# powerflex 755 fault 926



## JRaef (Mar 23, 2009)

Dan05 said:


> Can anyone help? I have two powerflex 755 drives that are constantly getting a 926 fault code, need to cycle power every time to clear this fault. Has this happened to anyone before? Suggestions?


There is no Fault #926.

There is a 924, and it means that some task embedded inside of your drive's programming has stalled and is consuming all of the system resources in the drive. Typically that is something that someone tried to do that did not work, but they forgot to remove it in programming, or something that is waiting for an interrupt signal from elsewhere that never gets there, maybe even from another component inside the drive. You need to get Tech Support involved, it's a fairly serious fault if left unattended.
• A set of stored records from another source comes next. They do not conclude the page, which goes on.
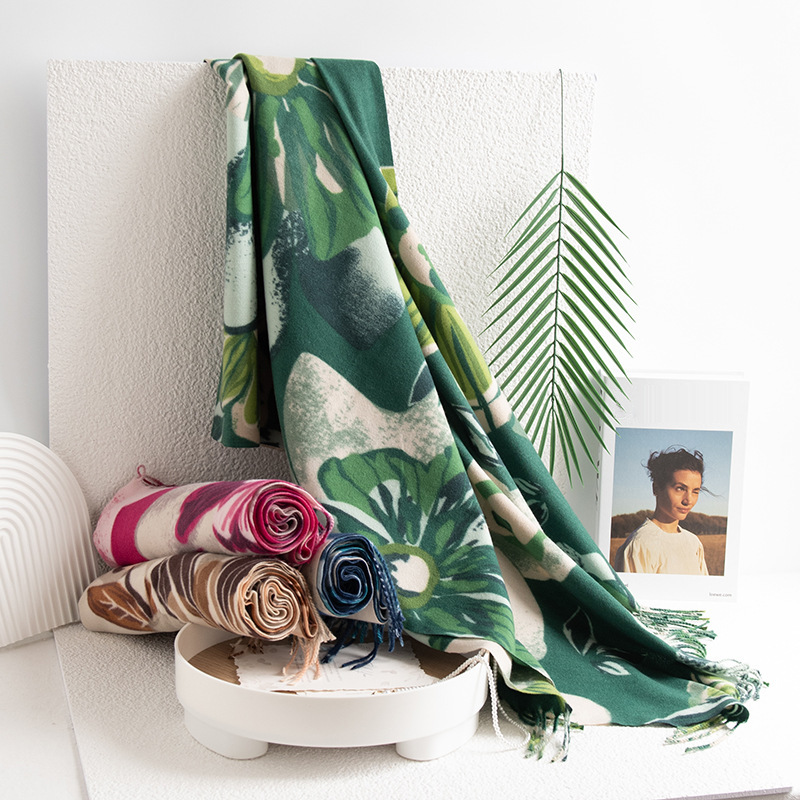 Lenço de luxo caxemira pashmin - Cashmere Scarf Wrap avaliação e preço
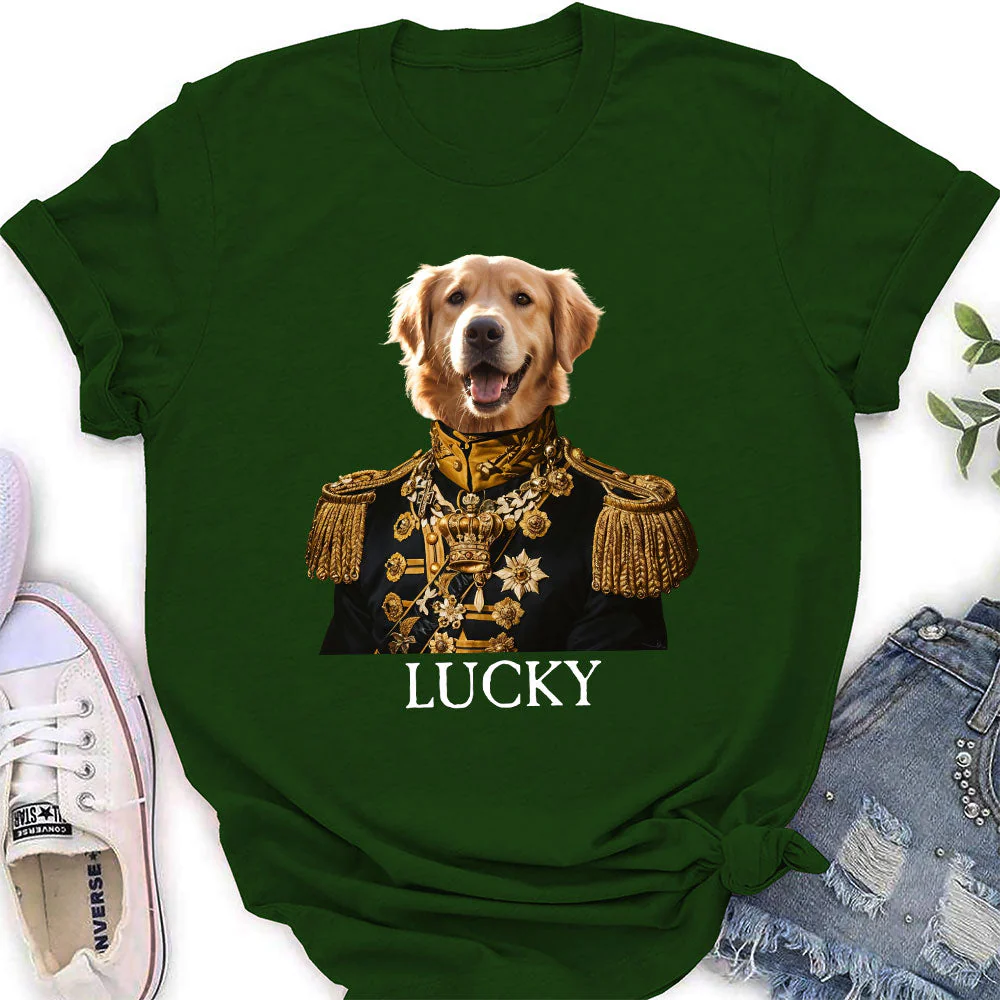 Custom Royal Pet Portrait - Personalized Custom Women's T-shirt - Image 5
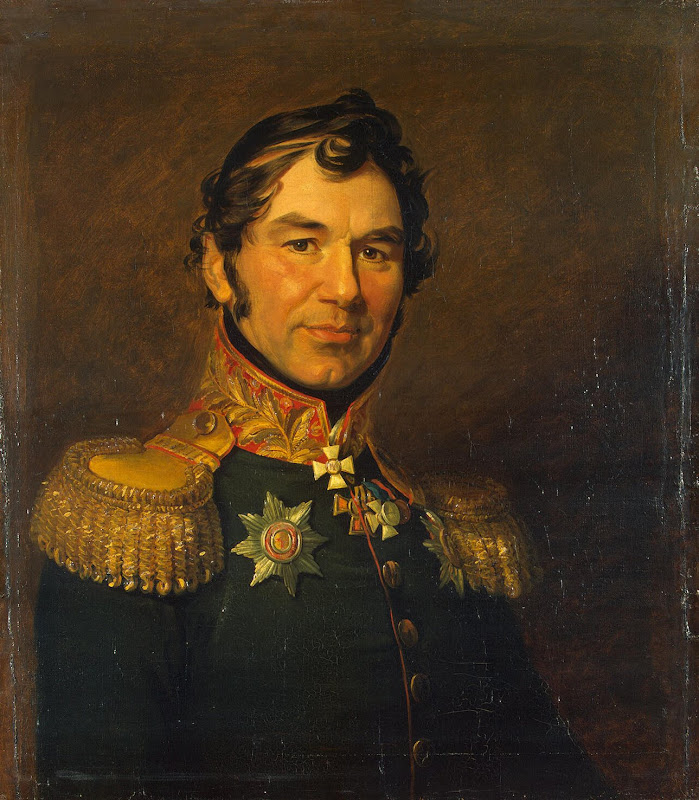 Portrait of Maxim F. Stavitsky by George Dawe - Portrait, History Paintings from Hermitage Museum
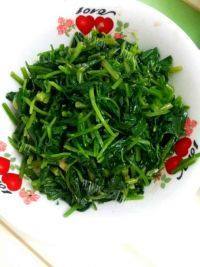 家常菜凉拌菠菜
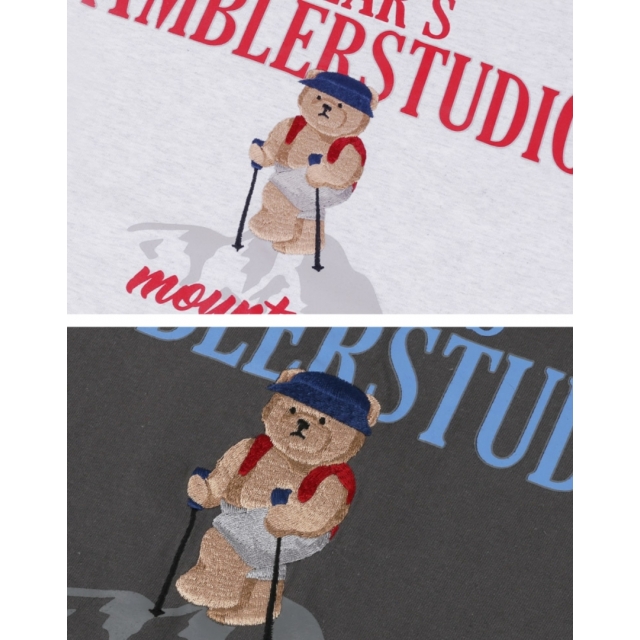 23S/S 預訂｜AMBLER HIKING BEAR T-SHIRTS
If it truly is showing 926, then it is so serious that even Tech Support may not be able to help you and the drive may need to be replaced.


----------



## varmit (Apr 19, 2009)

Fault 926 is listed as an "Ethernet fault". Check your Ethernet connections. Is the Ethernet routed near any power wiring for long distances? This can be a drive interface card problem- but not likely in two drives. A "cave man reset" (cycling the power) is the only way to reset this.


----------



## JRaef (Mar 23, 2009)

varmit said:


> Fault 926 is listed as an "Ethernet fault". Check your Ethernet connections. Is the Ethernet routed near any power wiring for long distances? This can be a drive interface card problem- but not likely in two drives. A "cave man reset" (cycling the power) is the only way to reset this.


Ah, good catch, my manual is out of date. Thanks for correcting me, made me check...

The 755 has on-board Ethernet, so no separate interface card. All of the 9XX faults are "task" based faults, kind of like watchdog time outs or stack oveflows. So something about your Ethernet communication is hogging the drive system resources, causing the mP to become over worked and it is interfering with the other stuff it needs to get done.

A lot of Ethernet problems end up being field made connectors or cable issues. One big one I see is that people buy office grade Ethernet cable because it's cheaper, not thinking that office equipment doesn't have to contend with 480V wiring nearby...


----------